Quando brilla la luna
di Mario Coglitore
“Là sulla duna quando brilla la luna, spunta il nostro eroe, Zorro…”
Zorro, Sigla originale italiana
Il tema della maschera è affascinante. Dal Carnevale ai fumetti, di gente mascherata ne trovate parecchia. E tutti lì a affannarsi per mostrare chi porta la più evocativa, la più bella, la più colorata. Poi, ci sono maschere del volto, maschere della personalità, personaggi che interpretiamo senza niente sul viso, semplicemente assumendo mimiche facciali particolari. Insomma, un intero universo di possibili articolazioni espressive.
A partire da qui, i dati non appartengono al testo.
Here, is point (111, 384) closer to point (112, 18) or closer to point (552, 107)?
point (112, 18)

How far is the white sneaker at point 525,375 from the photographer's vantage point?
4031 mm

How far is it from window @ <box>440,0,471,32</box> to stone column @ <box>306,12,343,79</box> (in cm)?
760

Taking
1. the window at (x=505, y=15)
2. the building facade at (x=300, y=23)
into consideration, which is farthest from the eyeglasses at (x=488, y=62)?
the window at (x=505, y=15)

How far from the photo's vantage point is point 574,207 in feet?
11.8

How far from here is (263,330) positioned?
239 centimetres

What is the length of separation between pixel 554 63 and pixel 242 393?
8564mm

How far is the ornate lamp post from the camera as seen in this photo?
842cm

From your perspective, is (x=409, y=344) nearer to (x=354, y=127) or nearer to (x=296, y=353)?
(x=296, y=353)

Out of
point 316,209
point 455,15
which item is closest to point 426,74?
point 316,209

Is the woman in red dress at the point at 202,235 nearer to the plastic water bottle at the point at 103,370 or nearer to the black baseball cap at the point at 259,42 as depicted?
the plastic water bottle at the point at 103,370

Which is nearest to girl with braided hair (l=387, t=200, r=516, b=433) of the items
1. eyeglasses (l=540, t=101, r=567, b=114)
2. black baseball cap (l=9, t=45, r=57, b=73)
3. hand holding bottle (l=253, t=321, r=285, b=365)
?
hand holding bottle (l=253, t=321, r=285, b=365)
La maggioranza di noi ne fa uso ogni giorno, a prescindere dall’età e dalla collocazione sociale. Forse, chissà, è una questione generazionale e, di sicuro, socio-culturale. Chi è nato al principio degli anni Sessanta del secolo scorso, di occasioni per tuffarsi in autentiche acrobazie spericolate e scalmanate, veri balli dello spirito, non potrà che essere d’accordo. In questo senso, e facciamola breve, altrimenti smettete di leggere il resto e chi non lo farebbe, la macchina dei sogni hollywoodiana si è letteralmente sprecata.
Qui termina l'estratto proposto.